*Given problem*
Copy out word for word the part of the post about Amazon Prime and Chromecast below, starting at "I lost a bit" and ending at "severely doubt now.".

* begin Passage to read *

I lost a bit of love for Amazon at Christmas. They gave me a month's trial of Prime, just as I was buying Christmas prezzies, so I took them up on their kind offer. Thinking that it was about time I got myself some of this streaming video malarkey. I also happened to have bought a Google Chromecast stick, because someone was coming over to watch an American football match at mine, and it was so cheap I decided it was easier than moving the PC to the sitting room for streaming purposes. Easy access to iPlayer and a cheap toy.

I was a bit disappointed that Amazon didn't have an app on the Chromecast. Particularly given their attitude to Kindle, where they had apps on almost everyone's systems - so you could know there'd be a good chance to access books you'd bought in many years time. Not that I did, but that's a promise I would severely doubt now.

But OK, Amazon have got their Fire TV, and stick in the US, so maybe they couldn't be bothered to write an app. So off I toddled to the PC, open the Chrome browser, and then if you launch the video player in its own window you can cast to Chromecast. Ah, nope. Amazon have deliberately blocked this. So now I'm intrigued, and do a bit of research online. Amazon have also blocked Apple AirPlay, so I can have their app and watch stuff on my iPad, but not cast to the big screen.

* end Passage to read *
* begin Supplied information *

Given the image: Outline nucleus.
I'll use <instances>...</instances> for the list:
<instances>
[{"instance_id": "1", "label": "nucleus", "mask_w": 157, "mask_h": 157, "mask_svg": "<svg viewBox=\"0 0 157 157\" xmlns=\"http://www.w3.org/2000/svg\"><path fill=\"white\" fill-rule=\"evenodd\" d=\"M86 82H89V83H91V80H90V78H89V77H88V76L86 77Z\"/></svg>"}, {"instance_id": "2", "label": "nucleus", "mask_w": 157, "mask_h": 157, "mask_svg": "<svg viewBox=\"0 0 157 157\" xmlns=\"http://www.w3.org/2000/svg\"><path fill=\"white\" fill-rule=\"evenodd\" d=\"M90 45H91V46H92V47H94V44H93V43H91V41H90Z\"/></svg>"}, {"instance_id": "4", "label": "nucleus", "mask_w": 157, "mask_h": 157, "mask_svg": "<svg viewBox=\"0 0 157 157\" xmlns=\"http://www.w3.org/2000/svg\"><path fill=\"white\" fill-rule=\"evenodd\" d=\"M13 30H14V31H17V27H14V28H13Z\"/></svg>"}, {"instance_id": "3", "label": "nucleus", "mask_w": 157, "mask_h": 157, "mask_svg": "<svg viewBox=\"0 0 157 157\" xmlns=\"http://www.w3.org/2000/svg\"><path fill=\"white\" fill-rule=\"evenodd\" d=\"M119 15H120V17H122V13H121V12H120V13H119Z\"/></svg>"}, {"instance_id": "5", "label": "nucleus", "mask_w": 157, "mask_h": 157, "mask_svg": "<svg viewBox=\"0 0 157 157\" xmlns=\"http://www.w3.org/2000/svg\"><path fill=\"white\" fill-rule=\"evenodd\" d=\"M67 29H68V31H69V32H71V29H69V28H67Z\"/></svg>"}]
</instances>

* end Supplied information *
* begin Supplied information *

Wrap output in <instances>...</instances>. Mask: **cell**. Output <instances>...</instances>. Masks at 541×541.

* end Supplied information *
* begin Supplied information *

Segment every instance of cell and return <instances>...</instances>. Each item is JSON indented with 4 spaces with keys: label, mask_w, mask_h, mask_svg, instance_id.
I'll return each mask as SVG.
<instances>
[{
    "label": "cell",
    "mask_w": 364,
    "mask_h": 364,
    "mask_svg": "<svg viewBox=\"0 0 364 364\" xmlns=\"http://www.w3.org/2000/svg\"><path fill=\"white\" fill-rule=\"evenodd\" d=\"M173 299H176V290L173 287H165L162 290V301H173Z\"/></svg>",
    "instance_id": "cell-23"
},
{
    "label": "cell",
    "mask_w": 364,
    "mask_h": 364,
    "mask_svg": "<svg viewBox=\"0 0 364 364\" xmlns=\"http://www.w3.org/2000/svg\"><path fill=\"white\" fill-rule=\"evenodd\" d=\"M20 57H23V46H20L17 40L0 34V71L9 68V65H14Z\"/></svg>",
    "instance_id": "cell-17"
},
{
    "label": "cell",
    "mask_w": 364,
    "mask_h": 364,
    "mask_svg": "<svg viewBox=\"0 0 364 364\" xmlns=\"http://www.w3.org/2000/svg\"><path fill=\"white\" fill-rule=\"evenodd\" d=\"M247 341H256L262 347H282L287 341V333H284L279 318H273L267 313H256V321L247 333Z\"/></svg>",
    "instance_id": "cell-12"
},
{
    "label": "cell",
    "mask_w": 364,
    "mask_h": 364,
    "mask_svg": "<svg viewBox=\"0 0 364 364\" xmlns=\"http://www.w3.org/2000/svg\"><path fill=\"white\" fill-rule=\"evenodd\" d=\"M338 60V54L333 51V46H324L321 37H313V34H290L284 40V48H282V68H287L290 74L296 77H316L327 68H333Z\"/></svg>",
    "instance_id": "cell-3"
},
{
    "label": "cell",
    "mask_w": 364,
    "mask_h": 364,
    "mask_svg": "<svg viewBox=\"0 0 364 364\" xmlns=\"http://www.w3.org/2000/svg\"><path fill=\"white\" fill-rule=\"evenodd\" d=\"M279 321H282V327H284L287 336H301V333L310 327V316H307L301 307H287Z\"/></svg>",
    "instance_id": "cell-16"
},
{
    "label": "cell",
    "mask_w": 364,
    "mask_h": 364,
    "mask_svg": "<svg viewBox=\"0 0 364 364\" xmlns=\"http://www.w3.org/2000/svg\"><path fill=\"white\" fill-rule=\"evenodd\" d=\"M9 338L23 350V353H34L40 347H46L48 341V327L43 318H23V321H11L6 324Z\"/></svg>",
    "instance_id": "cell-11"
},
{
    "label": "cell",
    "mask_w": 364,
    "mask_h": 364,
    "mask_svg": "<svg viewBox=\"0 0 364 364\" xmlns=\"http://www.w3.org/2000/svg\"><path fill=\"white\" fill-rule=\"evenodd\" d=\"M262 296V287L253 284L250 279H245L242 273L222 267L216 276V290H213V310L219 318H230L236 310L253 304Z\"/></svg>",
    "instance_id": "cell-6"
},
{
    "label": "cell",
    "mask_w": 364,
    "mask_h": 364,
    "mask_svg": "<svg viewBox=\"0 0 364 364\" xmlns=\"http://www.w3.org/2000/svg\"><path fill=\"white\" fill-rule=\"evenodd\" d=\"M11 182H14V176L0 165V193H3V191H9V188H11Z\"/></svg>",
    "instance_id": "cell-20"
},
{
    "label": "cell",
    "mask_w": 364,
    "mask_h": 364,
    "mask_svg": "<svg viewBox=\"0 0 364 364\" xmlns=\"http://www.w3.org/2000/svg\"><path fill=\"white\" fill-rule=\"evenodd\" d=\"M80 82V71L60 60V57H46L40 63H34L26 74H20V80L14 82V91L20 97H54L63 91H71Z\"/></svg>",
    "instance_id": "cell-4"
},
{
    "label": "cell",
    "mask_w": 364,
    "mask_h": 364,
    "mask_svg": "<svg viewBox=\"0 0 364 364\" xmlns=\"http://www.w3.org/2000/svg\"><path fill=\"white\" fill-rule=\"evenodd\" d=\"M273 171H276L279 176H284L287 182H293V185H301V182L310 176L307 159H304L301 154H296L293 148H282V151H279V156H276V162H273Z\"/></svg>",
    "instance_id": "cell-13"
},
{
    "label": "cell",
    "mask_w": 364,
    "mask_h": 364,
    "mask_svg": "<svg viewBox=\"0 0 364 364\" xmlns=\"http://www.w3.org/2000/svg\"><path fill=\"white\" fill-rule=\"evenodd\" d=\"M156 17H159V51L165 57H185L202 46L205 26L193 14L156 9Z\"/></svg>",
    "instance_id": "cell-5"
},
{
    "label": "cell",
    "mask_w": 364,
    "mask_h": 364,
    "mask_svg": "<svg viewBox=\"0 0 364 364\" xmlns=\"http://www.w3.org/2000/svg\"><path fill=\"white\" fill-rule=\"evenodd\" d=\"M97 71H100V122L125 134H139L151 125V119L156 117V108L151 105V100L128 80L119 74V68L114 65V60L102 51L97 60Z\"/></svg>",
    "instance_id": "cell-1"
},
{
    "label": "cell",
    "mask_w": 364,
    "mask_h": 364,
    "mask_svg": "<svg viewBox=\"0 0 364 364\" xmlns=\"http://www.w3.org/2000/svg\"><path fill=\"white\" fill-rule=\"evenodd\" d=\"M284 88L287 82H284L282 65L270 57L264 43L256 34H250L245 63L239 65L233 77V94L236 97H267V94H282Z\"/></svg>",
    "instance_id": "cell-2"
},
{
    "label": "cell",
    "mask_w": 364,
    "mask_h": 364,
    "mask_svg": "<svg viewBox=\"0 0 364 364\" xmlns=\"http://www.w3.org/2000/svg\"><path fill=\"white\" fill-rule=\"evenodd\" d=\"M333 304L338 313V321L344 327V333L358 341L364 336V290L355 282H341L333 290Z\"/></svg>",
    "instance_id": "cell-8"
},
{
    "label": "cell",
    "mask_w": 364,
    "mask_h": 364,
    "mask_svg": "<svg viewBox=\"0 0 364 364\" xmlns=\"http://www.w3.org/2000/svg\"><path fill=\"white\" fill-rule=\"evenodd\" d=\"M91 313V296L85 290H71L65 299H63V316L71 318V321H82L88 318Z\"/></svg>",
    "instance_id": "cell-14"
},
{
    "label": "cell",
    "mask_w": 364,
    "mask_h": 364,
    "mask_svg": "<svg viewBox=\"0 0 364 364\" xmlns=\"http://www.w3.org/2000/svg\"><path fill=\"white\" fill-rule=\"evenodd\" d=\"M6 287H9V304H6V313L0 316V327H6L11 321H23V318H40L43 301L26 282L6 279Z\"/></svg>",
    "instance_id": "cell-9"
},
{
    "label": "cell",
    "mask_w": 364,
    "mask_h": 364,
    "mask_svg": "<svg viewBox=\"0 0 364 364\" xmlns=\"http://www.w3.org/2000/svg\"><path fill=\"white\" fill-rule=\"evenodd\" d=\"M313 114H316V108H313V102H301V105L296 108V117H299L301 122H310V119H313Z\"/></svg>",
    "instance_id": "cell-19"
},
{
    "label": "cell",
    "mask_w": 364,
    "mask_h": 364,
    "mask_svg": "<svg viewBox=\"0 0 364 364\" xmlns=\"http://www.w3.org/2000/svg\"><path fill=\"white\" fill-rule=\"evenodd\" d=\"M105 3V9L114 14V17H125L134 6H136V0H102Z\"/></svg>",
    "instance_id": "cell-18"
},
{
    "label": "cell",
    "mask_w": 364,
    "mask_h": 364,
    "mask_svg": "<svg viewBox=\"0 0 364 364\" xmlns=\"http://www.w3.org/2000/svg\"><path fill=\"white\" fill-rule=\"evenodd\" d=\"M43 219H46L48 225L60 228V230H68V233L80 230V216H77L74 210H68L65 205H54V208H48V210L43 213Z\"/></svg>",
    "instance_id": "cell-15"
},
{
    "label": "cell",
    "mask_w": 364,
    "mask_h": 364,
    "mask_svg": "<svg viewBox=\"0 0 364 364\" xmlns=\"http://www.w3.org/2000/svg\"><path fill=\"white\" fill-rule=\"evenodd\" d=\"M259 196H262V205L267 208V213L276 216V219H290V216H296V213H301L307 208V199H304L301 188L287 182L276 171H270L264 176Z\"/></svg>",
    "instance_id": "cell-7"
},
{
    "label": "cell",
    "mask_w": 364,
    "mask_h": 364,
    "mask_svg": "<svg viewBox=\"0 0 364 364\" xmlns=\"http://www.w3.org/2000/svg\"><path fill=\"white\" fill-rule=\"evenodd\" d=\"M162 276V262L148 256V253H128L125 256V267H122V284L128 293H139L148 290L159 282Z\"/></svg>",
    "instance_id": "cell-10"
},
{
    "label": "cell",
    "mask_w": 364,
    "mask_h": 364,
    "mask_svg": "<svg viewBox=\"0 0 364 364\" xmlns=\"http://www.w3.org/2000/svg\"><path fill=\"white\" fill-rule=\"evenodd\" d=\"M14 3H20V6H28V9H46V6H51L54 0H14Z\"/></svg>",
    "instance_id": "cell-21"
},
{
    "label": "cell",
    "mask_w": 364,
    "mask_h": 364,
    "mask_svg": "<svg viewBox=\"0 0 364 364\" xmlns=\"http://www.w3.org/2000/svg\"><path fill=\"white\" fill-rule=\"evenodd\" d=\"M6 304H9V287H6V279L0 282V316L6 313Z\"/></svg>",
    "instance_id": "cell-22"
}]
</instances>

* end Supplied information *

*Completed task*
I lost a bit of love for Amazon at Christmas. They gave me a month's trial of Prime, just as I was buying Christmas prezzies, so I took them up on their kind offer. Thinking that it was about time I got myself some of this streaming video malarkey. I also happened to have bought a Google Chromecast stick, because someone was coming over to watch an American football match at mine, and it was so cheap I decided it was easier than moving the PC to the sitting room for streaming purposes. Easy access to iPlayer and a cheap toy.

I was a bit disappointed that Amazon didn't have an app on the Chromecast. Particularly given their attitude to Kindle, where they had apps on almost everyone's systems - so you could know there'd be a good chance to access books you'd bought in many years time. Not that I did, but that's a promise I would severely doubt now.